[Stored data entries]

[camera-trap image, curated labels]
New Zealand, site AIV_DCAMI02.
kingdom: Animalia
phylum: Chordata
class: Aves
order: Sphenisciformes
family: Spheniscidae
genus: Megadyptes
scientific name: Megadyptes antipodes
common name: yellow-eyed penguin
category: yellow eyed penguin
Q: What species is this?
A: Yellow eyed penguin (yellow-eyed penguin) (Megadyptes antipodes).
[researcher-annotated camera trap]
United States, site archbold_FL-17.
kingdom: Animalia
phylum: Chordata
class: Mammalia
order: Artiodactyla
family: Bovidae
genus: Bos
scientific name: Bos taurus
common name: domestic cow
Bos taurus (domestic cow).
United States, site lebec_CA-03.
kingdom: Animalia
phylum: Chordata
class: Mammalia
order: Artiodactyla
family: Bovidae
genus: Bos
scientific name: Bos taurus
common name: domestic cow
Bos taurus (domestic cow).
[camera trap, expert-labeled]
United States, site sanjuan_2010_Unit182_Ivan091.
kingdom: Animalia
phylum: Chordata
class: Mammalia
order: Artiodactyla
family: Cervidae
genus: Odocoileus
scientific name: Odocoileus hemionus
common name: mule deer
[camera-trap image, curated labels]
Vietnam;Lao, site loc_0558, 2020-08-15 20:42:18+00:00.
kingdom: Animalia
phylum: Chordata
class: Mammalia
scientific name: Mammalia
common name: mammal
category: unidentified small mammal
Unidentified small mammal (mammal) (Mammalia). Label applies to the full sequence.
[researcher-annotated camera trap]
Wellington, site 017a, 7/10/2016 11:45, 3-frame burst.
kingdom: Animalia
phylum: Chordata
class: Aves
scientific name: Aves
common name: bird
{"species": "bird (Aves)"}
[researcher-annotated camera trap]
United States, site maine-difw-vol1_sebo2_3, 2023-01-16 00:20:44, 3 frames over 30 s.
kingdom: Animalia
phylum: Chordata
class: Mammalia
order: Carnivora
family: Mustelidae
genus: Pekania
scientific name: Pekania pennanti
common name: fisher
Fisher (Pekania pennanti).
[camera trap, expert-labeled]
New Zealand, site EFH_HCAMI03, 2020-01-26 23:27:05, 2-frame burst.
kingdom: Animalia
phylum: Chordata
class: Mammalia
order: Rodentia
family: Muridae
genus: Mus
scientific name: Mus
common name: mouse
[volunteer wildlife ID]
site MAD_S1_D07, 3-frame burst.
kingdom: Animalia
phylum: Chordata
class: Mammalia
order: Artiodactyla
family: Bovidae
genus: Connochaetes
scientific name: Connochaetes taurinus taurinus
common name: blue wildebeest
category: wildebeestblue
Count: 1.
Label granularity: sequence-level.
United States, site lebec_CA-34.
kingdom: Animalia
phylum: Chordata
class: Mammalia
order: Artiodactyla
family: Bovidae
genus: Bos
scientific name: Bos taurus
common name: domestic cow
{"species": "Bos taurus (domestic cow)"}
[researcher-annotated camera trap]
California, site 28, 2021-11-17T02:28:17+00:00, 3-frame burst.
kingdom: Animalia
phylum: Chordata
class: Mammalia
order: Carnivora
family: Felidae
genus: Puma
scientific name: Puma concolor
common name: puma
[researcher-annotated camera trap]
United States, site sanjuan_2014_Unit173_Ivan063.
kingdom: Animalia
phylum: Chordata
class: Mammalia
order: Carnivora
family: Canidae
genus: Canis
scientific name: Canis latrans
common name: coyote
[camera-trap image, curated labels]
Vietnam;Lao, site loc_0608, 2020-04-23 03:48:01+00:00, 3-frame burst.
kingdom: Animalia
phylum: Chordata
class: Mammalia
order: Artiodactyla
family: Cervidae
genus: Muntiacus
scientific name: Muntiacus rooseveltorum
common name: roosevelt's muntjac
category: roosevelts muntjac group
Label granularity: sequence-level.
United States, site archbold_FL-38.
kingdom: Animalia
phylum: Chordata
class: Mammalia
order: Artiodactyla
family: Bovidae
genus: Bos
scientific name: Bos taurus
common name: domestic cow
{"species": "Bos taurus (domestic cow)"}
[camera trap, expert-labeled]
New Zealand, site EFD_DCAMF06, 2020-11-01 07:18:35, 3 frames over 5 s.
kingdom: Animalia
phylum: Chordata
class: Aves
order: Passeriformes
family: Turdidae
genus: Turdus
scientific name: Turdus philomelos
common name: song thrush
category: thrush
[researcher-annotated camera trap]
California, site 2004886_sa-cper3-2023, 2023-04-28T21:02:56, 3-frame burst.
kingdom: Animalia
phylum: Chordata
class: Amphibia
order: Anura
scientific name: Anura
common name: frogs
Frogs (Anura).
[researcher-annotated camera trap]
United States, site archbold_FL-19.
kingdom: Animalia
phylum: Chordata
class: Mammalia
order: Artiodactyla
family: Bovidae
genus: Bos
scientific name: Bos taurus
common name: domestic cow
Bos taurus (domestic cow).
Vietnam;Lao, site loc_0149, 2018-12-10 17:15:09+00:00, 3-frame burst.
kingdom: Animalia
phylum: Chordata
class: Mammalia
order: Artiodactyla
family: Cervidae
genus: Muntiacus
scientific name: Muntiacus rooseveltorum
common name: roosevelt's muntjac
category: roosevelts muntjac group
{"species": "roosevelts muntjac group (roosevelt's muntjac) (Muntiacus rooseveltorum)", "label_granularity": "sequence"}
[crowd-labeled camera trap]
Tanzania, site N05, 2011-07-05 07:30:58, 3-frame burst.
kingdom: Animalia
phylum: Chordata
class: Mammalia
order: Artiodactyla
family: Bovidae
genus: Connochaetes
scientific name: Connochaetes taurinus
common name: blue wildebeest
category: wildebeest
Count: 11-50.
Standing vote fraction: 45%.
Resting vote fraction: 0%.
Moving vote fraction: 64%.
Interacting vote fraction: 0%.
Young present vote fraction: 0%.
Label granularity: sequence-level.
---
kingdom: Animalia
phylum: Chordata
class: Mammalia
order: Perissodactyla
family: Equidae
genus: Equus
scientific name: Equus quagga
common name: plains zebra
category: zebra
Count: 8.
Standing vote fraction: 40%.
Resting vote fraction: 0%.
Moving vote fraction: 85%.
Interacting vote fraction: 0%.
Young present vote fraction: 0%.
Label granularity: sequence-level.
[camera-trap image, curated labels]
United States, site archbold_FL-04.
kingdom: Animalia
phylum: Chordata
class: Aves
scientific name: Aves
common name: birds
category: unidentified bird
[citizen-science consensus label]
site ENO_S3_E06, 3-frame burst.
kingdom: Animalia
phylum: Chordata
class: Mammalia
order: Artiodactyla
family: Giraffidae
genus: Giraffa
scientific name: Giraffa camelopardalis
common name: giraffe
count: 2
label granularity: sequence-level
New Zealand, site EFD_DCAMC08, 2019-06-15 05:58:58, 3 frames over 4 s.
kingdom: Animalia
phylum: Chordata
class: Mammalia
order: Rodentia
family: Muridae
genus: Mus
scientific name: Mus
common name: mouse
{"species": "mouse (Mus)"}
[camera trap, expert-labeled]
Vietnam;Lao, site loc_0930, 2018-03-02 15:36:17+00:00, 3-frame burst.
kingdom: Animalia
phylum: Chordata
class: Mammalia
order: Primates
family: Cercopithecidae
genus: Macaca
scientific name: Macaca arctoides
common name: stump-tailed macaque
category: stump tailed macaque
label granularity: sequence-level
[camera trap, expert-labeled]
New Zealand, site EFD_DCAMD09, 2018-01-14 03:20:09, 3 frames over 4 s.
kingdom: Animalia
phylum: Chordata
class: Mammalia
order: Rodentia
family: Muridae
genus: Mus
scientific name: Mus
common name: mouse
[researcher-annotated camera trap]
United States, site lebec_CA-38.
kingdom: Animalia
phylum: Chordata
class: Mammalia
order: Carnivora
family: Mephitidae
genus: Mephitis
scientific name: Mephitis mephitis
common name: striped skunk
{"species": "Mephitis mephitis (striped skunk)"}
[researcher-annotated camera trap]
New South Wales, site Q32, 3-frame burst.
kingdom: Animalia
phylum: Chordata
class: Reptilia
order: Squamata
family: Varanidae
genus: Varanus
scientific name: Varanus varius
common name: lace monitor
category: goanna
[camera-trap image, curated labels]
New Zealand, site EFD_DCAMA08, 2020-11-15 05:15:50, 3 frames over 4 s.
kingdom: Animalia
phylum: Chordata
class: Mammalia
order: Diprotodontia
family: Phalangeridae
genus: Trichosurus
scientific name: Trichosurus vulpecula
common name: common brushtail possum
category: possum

EXERCISE: Looking at the entries, work out how many lines hold the word "Zealand". Give the number and nothing else.

REPLY TO THE TASK: 6